* Selected passage:
Start of Block

Less theory than incantation, less criticism than conjuration, less scholarship than prophecy, Benjamin’s essay offers not historiography or detailed, cited references laboriously cross-checked and marked by rigor, but something closer to scripture. The immediacy of what Benjamin and others then faced, the gaping abyss of Nazism and the demonic malignancy infecting Europe necessitated nothing less than a work penned not in ink on paper than by pillars of fire on stone.
Once we identify these various gods of this world—capitalism, fascism—as the religions they are, a means of resistance becomes available.
In the first fragment he describes a “Mechanical Turk” that entertained audiences in the eighteenth and nineteenth-century. A miniature and mustachioed automaton outfitted with a turban and hookah pipe, this Orientalist contraption of gears and levers was brought to the great capitals of Europe where it played games of chess that it won brilliantly.
This prodigious robot, who during his career beat both Napoleon and Benjamin Franklin, seemed to be a simulacrum of genius, an artificial intelligence predating the digital revolution by two centuries. It was a fantasy, however, for within the contraption was a diminutive chess master who unseen bested all of his opponents.
“One can imagine a philosophical counterpart to this device,” Benjamin allegorizes, the “puppet called ‘historical materialism’ is to win all the time. It can easily be a match for anyone if it enlists the services of theology, which today, as we know, is wizened and has to keep out of sight.”
Unlike his Marxist comrades, Benjamin’s materialism was a chimera for something deeper and more transcendent, for both the angelic and the demonic. If others were surprised by fascism’s rise or thought that it could be explained away only by recourse to economic concerns, then it was because they had for too longed denied the existence of that wizard manipulating the puppet, of humanity’s capacity for evil.

End of Block

* Dataset extract:
Start of Block

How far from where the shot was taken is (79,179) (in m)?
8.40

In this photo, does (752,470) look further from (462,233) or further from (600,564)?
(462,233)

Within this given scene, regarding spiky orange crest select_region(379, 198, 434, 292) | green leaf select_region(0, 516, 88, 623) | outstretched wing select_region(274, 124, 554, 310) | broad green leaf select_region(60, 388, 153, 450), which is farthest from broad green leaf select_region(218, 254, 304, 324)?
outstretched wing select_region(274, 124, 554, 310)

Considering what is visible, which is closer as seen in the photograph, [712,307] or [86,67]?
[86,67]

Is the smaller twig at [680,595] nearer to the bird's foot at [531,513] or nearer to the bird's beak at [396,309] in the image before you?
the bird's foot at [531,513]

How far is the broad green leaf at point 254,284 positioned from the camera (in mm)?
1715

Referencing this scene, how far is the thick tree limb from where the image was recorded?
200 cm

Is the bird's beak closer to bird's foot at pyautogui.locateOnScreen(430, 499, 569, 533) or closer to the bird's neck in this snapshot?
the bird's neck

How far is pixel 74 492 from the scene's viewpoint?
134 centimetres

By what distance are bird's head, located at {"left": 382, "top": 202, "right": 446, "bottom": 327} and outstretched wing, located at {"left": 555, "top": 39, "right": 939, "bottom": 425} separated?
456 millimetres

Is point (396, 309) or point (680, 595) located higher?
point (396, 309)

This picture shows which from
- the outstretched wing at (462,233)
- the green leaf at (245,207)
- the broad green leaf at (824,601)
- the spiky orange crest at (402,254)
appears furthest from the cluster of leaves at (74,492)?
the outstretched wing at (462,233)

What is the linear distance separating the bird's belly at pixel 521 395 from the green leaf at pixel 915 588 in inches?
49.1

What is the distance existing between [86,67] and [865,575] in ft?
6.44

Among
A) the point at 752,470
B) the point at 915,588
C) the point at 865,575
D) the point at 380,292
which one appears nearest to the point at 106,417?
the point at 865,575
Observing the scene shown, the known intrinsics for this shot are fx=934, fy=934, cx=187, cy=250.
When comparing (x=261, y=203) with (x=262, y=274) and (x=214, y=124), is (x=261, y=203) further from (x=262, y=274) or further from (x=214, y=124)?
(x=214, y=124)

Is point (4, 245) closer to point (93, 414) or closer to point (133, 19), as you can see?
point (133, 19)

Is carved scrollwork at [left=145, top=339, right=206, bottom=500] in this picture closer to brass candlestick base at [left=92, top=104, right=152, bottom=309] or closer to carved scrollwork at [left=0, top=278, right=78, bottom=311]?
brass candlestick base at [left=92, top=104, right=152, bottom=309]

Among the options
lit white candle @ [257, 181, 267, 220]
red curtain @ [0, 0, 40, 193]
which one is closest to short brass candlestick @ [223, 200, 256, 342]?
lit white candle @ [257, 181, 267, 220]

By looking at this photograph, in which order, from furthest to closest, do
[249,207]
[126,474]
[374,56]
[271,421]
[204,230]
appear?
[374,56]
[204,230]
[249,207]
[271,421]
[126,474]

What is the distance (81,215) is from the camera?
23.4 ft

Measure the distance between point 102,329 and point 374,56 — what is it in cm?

End of Block

* Problem: In the passage on Benjamin's essay, what was concealed inside the Mechanical Turk?

* Solution to the exercise: A diminutive chess master who, unseen, bested all of its opponents.